[INFORMATION SUPPLIED Boundary: Start]

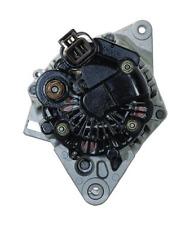 2003-07 Hyundai Accent 1.6L, 2005-06 Elantra 2.0L Alternator OEM 1yr wnty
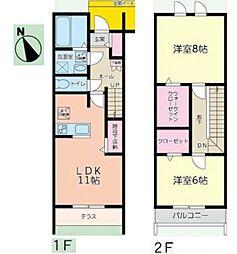[テラスハウス] 千葉県柏市大室 の賃貸【/】の間取り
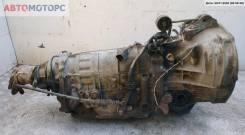 АКПП Subaru Impreza, 2002, 1.6л, бензин (TZ1A4ZY2AA-ND)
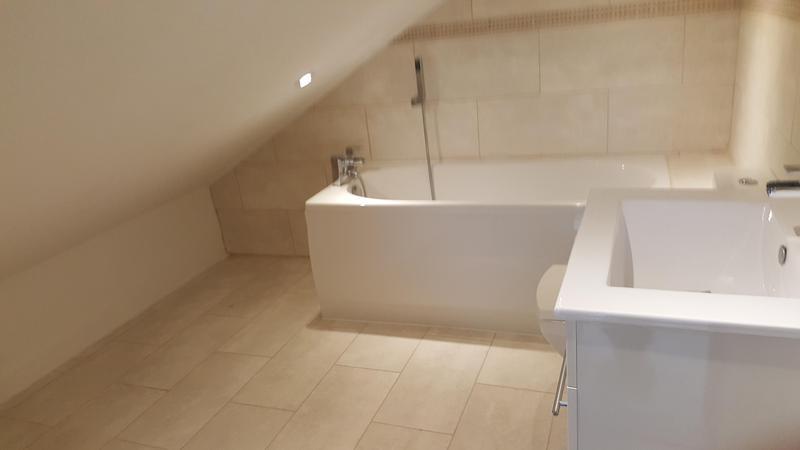 Image 12 - Loft conversion Bathroom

[INFORMATION SUPPLIED Boundary: End]

WHAT IS BEING ASKED »
Nothing but the lines from the one that contains "[テラスハウス] 千葉県柏市大室 の賃貸【/】の間取り" through the last line of the material should be written out, exactly. Omit pictures.

EXPECTED ANSWER »
[テラスハウス] 千葉県柏市大室 の賃貸【/】の間取り
 АКПП Subaru Impreza, 2002, 1.6л, бензин (TZ1A4ZY2AA-ND)
 Image 12 - Loft conversion Bathroom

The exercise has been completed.